*Excerpted text:*
--- Start ---
What can explain the accuracy of these markets? At one level, given the pervasive underpricing,

one might argue that prediction markets may perform well by simply forecasting a market capitalization

higher than that indicated using preliminary price ranges from the prospectus. However, two pieces of

evidence counter this. First, IEM prices predicted well even before preliminary price ranges and share

quantities were available. Second, shortly after the initial ranges were announced, the IEM prices

predicted a market capitalization near the average of the price range, not above the range, and the

prediction fell long before the price range was revised down. Thus, prediction market traders appear to

do more than simply “mark up” preliminary price ranges from the prospectus. Why might this be

possible? Recent evidence suggests that the degree of underpricing may be predicted from publicly

available information that underwriters and/or companies do not build into prices (e.g., Bradley and

Jordan, 2002, Loughran and Ritter, 2002, and Lowry and Schwert, 2004). Participants in prediction

markets may be able to incorporate this information without the biases and conflicts frequently

hypothesized to affect firms, investment bankers and investors.
--- End ---
*Data listing:*
--- Start ---
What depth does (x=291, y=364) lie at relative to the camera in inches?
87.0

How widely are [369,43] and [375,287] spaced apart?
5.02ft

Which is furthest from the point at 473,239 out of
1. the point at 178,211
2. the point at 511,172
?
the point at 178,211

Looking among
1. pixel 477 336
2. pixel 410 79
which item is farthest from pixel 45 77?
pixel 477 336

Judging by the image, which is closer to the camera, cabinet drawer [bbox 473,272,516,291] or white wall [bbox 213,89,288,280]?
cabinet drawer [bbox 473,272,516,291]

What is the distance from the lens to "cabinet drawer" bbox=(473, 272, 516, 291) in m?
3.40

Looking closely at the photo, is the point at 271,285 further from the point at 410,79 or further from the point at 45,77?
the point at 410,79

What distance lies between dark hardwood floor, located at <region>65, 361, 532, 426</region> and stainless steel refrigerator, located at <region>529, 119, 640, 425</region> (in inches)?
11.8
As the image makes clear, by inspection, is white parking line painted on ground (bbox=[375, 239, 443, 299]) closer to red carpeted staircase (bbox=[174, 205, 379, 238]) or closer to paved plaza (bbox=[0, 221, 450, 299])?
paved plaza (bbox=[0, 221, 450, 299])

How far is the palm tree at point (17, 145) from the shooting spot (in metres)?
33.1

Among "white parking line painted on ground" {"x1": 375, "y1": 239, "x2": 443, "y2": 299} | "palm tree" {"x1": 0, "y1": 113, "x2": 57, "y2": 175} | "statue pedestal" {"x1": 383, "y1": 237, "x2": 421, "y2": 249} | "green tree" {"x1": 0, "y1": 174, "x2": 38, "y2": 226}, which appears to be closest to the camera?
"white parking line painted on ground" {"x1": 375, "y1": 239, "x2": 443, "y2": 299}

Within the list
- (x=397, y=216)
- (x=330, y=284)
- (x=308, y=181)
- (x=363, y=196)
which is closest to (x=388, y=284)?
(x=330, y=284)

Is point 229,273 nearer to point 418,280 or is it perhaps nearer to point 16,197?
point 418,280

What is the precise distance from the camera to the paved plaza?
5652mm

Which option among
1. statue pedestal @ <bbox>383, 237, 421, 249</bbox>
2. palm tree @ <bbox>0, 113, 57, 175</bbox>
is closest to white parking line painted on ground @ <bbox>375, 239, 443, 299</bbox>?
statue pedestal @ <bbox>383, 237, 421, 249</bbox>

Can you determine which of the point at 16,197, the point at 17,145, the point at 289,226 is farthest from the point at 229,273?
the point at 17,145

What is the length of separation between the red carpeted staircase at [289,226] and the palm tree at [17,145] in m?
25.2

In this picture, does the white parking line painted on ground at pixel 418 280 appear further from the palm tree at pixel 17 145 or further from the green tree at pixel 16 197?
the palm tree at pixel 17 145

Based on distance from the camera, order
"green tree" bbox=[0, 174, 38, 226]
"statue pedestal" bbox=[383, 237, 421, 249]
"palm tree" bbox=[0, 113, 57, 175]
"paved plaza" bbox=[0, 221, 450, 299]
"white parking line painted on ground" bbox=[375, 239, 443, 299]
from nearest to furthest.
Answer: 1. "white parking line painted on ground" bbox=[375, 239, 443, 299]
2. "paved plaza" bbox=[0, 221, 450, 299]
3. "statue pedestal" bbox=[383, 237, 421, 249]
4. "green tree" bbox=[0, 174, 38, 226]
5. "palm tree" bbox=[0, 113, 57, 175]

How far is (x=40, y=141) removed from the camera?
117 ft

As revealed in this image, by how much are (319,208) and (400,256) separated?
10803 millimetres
--- End ---
--- Start ---
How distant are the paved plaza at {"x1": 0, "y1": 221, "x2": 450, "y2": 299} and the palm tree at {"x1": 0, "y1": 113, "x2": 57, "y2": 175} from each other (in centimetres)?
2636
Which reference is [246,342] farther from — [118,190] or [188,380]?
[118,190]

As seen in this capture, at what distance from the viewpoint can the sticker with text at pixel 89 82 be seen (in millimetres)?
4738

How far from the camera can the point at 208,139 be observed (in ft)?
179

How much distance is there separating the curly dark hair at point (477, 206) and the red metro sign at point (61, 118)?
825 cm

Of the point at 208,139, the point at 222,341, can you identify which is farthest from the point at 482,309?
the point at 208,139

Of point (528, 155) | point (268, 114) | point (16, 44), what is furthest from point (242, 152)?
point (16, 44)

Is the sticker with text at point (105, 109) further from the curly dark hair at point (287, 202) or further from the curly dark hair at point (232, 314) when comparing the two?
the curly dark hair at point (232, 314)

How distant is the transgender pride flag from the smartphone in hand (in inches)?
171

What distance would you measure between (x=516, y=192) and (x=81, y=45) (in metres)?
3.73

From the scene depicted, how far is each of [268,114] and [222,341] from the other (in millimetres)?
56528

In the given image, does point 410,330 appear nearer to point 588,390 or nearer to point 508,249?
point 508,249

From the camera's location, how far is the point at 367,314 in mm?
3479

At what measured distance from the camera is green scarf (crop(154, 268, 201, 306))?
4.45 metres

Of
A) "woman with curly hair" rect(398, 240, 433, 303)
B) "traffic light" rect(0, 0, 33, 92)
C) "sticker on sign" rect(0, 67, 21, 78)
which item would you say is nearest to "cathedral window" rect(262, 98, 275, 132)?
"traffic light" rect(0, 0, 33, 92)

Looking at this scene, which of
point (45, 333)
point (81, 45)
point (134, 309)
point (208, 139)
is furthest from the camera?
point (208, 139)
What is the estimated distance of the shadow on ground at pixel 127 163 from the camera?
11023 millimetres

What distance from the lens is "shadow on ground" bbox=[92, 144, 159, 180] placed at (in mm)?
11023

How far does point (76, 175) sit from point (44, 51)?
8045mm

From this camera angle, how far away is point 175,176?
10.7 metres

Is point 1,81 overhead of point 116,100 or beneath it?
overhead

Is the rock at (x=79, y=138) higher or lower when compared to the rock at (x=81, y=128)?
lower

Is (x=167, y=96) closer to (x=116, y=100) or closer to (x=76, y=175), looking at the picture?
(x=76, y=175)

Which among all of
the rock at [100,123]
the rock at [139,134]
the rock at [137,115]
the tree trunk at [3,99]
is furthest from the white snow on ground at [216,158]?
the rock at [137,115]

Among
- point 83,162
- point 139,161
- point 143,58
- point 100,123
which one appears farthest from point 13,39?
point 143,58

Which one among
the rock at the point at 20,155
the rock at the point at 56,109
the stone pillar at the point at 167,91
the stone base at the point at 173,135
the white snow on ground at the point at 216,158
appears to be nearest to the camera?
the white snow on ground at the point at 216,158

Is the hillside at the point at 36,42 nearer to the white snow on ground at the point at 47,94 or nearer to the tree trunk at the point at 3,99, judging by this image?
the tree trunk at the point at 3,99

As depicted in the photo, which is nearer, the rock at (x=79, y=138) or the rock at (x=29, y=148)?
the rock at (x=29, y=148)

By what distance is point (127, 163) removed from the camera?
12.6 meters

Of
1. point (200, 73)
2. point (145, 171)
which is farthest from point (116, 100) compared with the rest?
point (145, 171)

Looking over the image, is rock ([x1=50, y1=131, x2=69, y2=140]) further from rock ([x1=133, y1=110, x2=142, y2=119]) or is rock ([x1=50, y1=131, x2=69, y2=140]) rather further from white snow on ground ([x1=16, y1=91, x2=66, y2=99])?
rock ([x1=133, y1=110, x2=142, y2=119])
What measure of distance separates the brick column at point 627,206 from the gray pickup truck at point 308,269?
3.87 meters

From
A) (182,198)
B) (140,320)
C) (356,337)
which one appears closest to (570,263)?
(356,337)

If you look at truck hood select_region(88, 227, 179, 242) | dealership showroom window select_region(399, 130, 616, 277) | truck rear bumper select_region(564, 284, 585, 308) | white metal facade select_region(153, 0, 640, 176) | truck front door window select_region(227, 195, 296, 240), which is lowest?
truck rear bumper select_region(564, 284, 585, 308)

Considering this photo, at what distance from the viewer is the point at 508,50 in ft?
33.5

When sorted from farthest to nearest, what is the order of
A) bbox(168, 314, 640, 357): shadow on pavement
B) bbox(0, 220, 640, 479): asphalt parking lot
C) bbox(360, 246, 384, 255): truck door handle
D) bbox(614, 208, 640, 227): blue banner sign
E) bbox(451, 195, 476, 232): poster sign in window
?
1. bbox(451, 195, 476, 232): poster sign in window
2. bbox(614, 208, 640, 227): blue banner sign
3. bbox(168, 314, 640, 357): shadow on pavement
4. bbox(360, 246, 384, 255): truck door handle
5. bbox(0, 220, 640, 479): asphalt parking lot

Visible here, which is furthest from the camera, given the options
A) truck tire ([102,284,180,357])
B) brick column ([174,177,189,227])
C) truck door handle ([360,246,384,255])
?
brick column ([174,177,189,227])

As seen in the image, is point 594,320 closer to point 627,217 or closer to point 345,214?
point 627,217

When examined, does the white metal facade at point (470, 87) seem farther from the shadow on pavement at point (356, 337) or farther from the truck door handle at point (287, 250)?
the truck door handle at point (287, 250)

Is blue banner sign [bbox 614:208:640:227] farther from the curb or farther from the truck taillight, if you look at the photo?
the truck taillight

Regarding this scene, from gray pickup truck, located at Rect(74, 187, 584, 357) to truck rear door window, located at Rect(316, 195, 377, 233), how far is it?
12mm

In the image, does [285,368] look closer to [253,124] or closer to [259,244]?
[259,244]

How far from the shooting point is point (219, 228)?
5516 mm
--- End ---
--- Start ---
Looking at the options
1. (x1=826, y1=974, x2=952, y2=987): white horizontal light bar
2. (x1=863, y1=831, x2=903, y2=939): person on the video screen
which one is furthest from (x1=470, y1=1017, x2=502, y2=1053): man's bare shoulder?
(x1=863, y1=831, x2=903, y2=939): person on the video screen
--- End ---
*What you will do:* In the text on prediction markets, what market capitalization did IEM prices predict shortly after the initial price ranges were announced?

*Solution to this problem:* A market capitalization near the average of the price range, not above the range.